対米貿易摩擦、解決できなければ欧州委が責任を=仏LVMHトップ

4月17日、仏LVMHアルノー最高経営責任者(写真)は、米国の関税措置税を巡る緊張を緩和するため各国政府が早急に対応する必要があるとし、解決策が見つからない場合には「欧州委員会の責任」になるとの見解を表明した。同日の定時株主総会で撮影(2025年 ロイター/Gonzalo Fuentes)

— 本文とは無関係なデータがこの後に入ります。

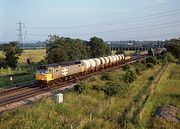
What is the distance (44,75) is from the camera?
112ft

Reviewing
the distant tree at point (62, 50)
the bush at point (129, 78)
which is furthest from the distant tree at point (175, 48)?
the bush at point (129, 78)

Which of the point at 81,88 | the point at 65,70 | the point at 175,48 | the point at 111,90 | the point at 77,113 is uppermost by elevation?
the point at 175,48

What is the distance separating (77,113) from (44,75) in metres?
13.6

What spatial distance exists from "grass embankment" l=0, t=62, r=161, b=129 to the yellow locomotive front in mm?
6842

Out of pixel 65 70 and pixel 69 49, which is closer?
pixel 65 70

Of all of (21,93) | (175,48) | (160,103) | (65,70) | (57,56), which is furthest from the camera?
(175,48)

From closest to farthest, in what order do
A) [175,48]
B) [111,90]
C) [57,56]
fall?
[111,90], [57,56], [175,48]

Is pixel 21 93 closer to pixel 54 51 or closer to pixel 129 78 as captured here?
pixel 129 78

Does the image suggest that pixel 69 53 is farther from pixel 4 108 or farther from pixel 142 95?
pixel 4 108

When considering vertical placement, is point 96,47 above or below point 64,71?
above

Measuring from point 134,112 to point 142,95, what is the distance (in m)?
6.79

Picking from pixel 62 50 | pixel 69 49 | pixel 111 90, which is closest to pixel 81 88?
pixel 111 90

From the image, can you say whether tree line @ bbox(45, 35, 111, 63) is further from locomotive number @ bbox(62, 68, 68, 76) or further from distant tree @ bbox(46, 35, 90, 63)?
locomotive number @ bbox(62, 68, 68, 76)

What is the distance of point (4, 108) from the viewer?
23531mm
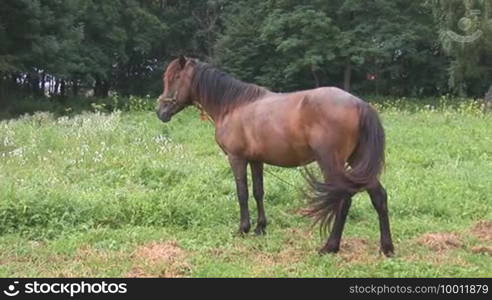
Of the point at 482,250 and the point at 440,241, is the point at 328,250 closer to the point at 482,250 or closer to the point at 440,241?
the point at 440,241

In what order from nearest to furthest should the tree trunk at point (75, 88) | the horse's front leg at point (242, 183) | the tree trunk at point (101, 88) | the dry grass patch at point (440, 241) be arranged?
the dry grass patch at point (440, 241)
the horse's front leg at point (242, 183)
the tree trunk at point (75, 88)
the tree trunk at point (101, 88)

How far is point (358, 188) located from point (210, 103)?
216 centimetres

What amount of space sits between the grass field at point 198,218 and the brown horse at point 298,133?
1.66 ft

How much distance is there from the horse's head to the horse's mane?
0.27 feet

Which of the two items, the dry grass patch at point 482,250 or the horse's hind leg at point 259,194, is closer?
the dry grass patch at point 482,250

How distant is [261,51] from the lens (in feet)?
120

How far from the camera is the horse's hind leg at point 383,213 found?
19.6 feet

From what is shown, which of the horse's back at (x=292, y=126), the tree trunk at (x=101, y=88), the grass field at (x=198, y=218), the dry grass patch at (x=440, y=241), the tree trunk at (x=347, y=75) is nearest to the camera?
the grass field at (x=198, y=218)

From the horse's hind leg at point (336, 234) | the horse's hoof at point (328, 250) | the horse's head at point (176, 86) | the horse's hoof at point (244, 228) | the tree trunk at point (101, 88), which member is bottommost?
the tree trunk at point (101, 88)

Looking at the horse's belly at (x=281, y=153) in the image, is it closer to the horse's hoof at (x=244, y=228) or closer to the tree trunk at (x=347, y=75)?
the horse's hoof at (x=244, y=228)

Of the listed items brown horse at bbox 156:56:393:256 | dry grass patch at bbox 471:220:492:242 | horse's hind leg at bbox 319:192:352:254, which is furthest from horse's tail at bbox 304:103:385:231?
dry grass patch at bbox 471:220:492:242

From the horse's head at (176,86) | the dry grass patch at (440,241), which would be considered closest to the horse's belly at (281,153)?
the horse's head at (176,86)

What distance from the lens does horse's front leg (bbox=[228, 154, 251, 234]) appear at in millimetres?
6770

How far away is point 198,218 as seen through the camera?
7.45 m
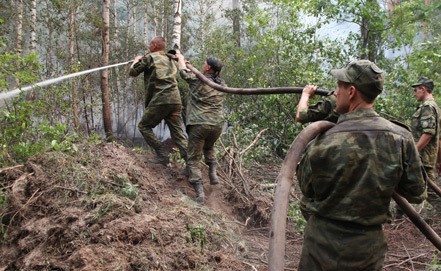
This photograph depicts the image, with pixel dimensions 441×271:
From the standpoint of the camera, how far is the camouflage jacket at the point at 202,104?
20.7 ft

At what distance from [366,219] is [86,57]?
66.8 ft

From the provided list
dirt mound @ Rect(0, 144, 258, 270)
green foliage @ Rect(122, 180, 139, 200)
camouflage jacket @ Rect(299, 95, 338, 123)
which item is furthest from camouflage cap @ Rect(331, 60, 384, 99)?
green foliage @ Rect(122, 180, 139, 200)

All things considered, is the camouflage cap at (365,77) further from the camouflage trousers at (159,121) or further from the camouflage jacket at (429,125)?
the camouflage trousers at (159,121)

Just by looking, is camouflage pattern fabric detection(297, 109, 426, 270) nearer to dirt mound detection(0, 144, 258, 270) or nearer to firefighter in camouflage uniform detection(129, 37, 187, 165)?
dirt mound detection(0, 144, 258, 270)

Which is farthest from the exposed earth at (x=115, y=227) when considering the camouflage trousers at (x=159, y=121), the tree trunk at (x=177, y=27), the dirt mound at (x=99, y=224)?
the tree trunk at (x=177, y=27)

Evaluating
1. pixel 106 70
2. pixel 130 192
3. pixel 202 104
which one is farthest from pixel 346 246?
pixel 106 70

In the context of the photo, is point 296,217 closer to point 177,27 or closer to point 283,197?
point 283,197

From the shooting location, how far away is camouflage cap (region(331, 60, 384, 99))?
8.04 ft

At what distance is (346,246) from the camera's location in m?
2.49

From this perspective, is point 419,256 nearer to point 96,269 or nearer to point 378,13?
point 96,269

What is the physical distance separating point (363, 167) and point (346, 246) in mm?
547

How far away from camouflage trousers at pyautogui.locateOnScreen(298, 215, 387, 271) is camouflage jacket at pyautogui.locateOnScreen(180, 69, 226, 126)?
3.89 meters

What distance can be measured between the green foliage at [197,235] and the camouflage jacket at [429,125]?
406cm

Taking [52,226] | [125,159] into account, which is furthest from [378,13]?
[52,226]
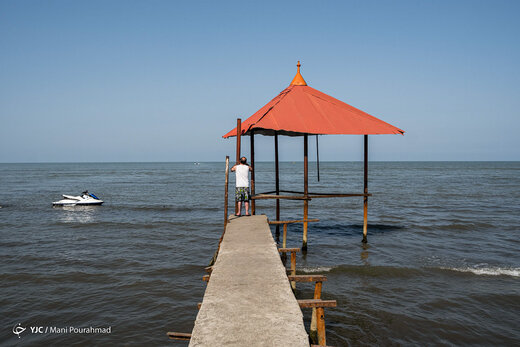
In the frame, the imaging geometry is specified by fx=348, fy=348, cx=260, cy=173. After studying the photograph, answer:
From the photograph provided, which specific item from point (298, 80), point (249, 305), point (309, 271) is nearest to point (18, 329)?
point (249, 305)

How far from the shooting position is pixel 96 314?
757 cm

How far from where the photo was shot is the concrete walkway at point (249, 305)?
361 cm

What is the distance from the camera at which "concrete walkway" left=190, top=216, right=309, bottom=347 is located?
11.8 feet

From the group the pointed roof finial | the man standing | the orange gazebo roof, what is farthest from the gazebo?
the man standing

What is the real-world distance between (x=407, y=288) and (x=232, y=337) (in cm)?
688

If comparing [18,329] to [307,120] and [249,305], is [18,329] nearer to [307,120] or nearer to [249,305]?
[249,305]

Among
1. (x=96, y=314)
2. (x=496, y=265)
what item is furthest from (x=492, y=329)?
(x=96, y=314)

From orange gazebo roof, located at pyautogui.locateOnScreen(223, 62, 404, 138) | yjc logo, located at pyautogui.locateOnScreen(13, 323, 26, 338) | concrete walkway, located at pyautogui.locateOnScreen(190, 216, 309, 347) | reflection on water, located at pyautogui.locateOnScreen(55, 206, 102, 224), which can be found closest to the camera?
concrete walkway, located at pyautogui.locateOnScreen(190, 216, 309, 347)

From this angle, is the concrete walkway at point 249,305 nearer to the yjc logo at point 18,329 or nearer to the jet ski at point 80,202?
the yjc logo at point 18,329

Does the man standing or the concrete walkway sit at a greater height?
the man standing

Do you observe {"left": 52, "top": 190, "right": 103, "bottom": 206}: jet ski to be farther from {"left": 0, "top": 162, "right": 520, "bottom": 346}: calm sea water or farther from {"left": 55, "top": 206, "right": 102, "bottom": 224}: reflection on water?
{"left": 0, "top": 162, "right": 520, "bottom": 346}: calm sea water

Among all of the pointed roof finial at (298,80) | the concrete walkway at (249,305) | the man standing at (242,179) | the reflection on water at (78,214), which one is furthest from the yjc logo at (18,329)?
the reflection on water at (78,214)

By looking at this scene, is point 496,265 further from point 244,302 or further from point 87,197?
point 87,197

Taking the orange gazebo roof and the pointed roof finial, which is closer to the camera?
the orange gazebo roof
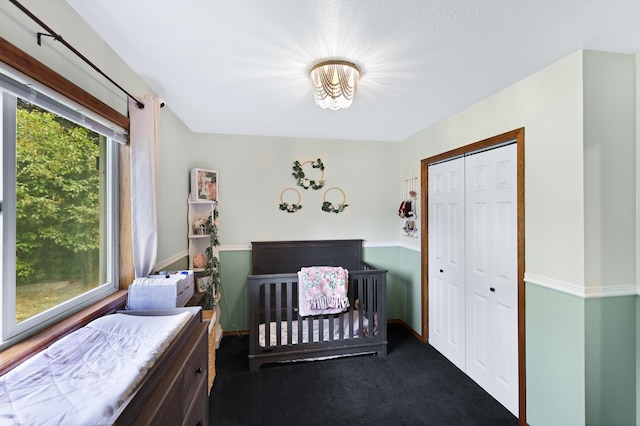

[パリ 17日 ロイター] - フランスの高級品ブランド、LVMH(モエ・ヘネシー・ルイ・ヴィトン)のベルナール・アルノー最高経営責任者(CEO)は17日の定時株主総会で、トランプ米大統領が輸入品に課している関税を巡る緊張を緩和するため、欧州の各国政府が早急に対応する必要があると訴えた。その上で解決策が見つからない場合には「欧州連合(EU)欧州委員会の責任」になるとの見解を表明した。
アルノー氏は「欧州各国は官僚に任せきりにするのではなく、この交渉を管理するよう努めるべきだ」と発言。トランプ氏に言及することなく、現在の市場の混乱と世界的な貿易摩擦を結び付け、LVMHの事業が打撃を受けるだろうと述べた。
米国の関税が適用された場合、欧州のファッションと皮革製品に20%、スイス製の時計に31%の追加関税がそれぞれ賦課される可能性がある。
アルノー氏は1月、トランプ大統領の就任式に出席後、経済成長と起業家精神を後押しするトランプ氏を称賛し、「楽観的なムード」に言及していた。
それ以降、トランプ氏の通商政策による経済への打撃を巡る投資家の懸念によってLVMHの株価は36%下落し、時価総額で1000億ユーロ(1140億ドル)超を失った。
米国の関税の影響を軽減するためアルノー氏は17日、米国への生産移管を進めることを検討すると繰り返し訴えた。米国で生産している製品は、LVMHグループの年間売上高の25%を占める。
アルノー氏は、交渉がまとまらずに欧州が生産の一部を失うことになれば欧州委が責任を負うことになるとし、他社も米国での生産拡大を検討していると強調した。